DOCUMENT EXTRACT ::
========================

Why Does This Matter?

This shift from just responding to actively pursuing goals opens a ton of exciting possibilities:

Automating boring IT or DevOps tasks
Generating detailed reports from raw data
Helping you with multi-step research projects
Reading through your daily emails and highlighting key info
Running your internal tools to take real-world actions

Unlike older, rule-based bots, LLM agents can reason, reflect, and learn from their attempts. This makes them a much better fit for real-world tasks that are messy, require flexibility, and depend on understanding context.

The Rise of Open-Source Agent Frameworks

Not too long ago, if you wanted to build an AI system that could act autonomously, it meant writing a ton of custom code, painstakingly managing memory, and trying to stitch together dozens of components. It was a complex, delicate, and highly specialized job.

But guess what? That's not the case anymore.

In 2024, a wave of fantastic open-source frameworks hit the scene. These tools have made it dramatically easier to build powerful LLM agents without you having to reinvent the wheel every time.

Popular Open-Source Agent Frameworks

Framework	Description	Maintainer
LangGraph	Graph-based framework for agent state and memory	LangChain
CrewAI	"Role-based, multi-agent collaboration engine"	Community (CrewAI)
AutoGen	Customizable multi-agent chat orchestration	Microsoft
AgentVerse	Modular framework for agent simulation and testing	Open-source project

What These Tools Enable

These frameworks give you ready-made building blocks to handle the trickier parts of creating agents:

Planning – Letting agents decide their next move
Tool Use – Easily connecting agents to things like file systems, web browsers, APIs, or databases
Memory – Storing and retrieving past information or intermediate results for long-term context
Multi-Agent Collaboration – Setting up teams of agents that work together on shared goals

Why Use a Framework Instead of Building from Scratch?

========================

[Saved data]
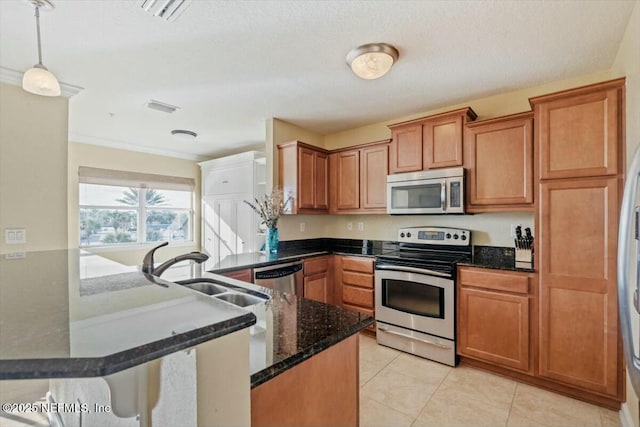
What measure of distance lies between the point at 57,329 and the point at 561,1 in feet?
8.39

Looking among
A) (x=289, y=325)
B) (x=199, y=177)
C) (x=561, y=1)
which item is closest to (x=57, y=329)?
(x=289, y=325)

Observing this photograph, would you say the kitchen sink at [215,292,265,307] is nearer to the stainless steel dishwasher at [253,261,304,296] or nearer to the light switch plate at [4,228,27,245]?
the stainless steel dishwasher at [253,261,304,296]

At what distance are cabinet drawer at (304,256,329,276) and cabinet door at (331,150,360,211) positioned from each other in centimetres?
73

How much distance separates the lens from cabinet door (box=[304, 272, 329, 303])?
10.7 ft

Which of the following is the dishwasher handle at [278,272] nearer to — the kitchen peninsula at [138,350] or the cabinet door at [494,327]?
the cabinet door at [494,327]

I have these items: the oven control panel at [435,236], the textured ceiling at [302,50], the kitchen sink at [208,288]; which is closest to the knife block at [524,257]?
the oven control panel at [435,236]

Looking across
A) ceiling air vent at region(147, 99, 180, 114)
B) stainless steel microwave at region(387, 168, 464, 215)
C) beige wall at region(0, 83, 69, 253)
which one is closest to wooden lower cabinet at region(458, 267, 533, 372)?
stainless steel microwave at region(387, 168, 464, 215)

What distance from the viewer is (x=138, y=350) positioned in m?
0.43

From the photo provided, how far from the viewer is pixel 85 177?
4254 millimetres

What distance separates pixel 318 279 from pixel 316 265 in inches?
6.5

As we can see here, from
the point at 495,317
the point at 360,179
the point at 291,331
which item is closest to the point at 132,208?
the point at 360,179

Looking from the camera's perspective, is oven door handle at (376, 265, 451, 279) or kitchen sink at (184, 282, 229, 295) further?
oven door handle at (376, 265, 451, 279)

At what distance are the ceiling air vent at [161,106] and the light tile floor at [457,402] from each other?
10.7ft

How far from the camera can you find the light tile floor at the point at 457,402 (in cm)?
192
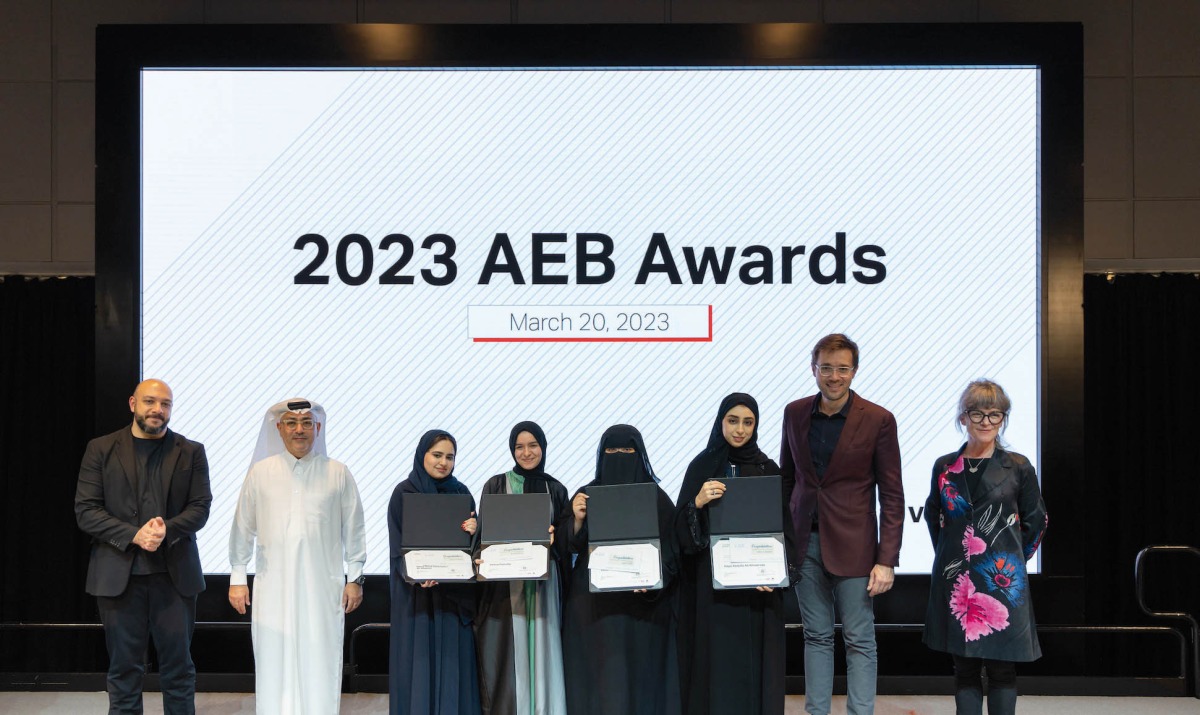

========================

EXERCISE AIM :: Rewrite the part of the text on LLM agents that opens with "In 2024, a wave" and closes with "wheel every time.", swapping "reinvent the wheel" for "start from zero". The entries have no connection to the text on LLM agents.

SOLVED PROBLEM ::
In 2024, a wave of fantastic open-source frameworks hit the scene. These tools have made it dramatically easier to build powerful LLM agents without you having to start from zero every time.